[EXERCISE DIRECTIONS]: Rewrite the lines from the line containing "Новые Сандалии Crocs" up to and including the line containing "image for item", putting "fine silver" in place of "sterling silver" and leaving everything else unchanged. Give only those lines.

[[ THE DATA, beginning ]]

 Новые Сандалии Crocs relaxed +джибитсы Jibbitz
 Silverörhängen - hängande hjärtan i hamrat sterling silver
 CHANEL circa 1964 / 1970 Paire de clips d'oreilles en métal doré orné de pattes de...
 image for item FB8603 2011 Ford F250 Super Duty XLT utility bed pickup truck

[[ THE DATA, end ]]
[[ THE DATA, beginning ]]

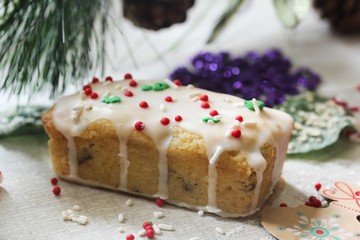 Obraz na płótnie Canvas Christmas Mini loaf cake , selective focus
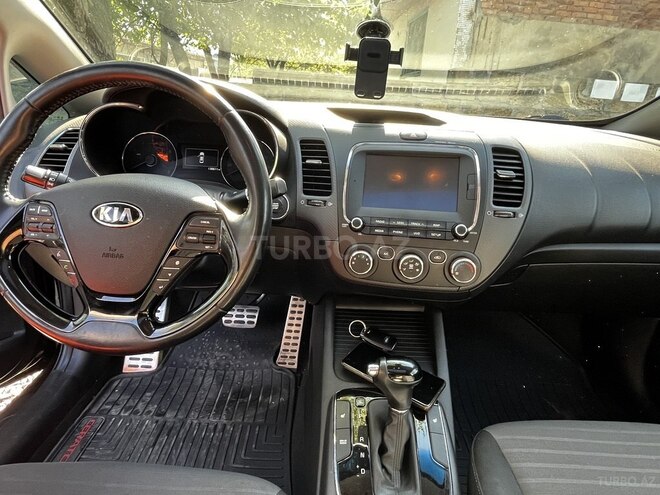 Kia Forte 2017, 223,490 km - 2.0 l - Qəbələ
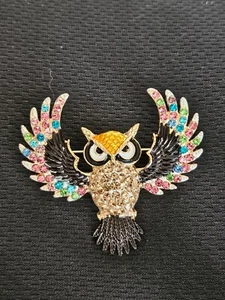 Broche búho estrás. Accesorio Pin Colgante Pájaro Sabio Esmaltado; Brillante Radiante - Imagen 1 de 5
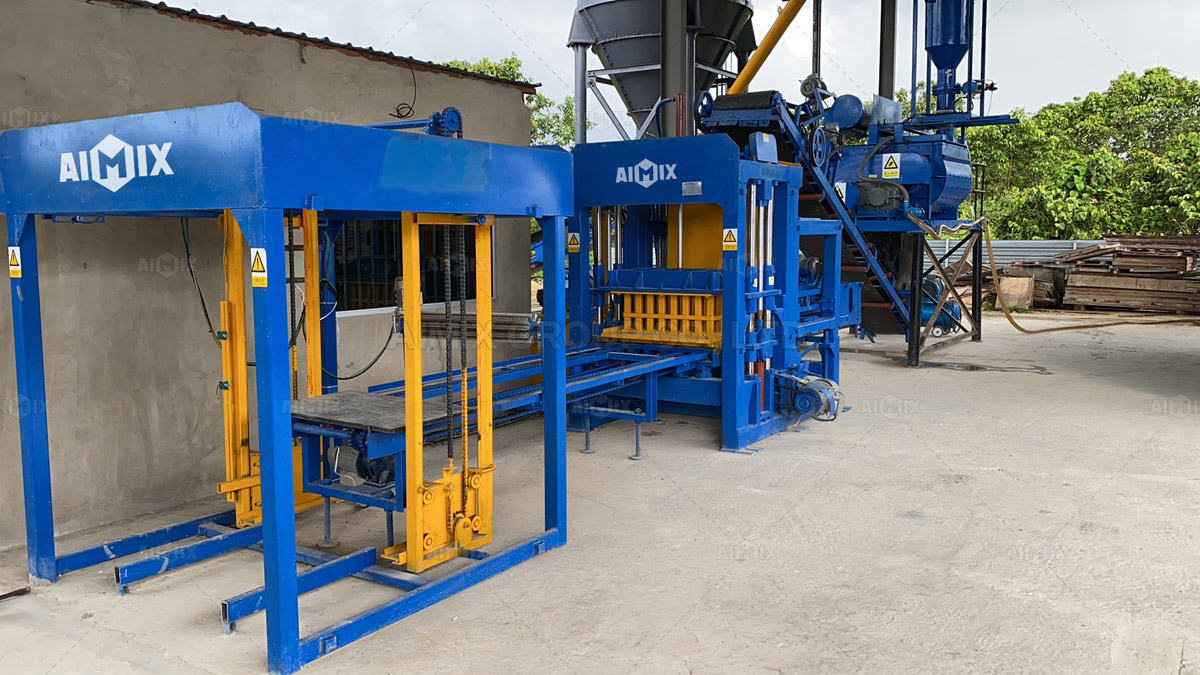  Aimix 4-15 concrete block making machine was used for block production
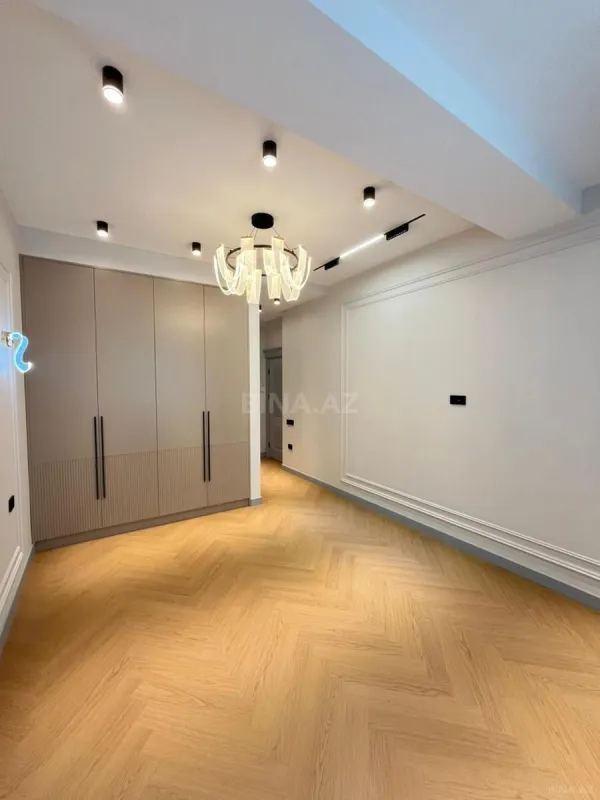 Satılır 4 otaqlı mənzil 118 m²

[[ THE DATA, end ]]

[RESULT OF THE TASK]:
 Новые Сандалии Crocs relaxed +джибитсы Jibbitz
 Silverörhängen - hängande hjärtan i hamrat fine silver
 CHANEL circa 1964 / 1970 Paire de clips d'oreilles en métal doré orné de pattes de...
 image for item FB8603 2011 Ford F250 Super Duty XLT utility bed pickup truck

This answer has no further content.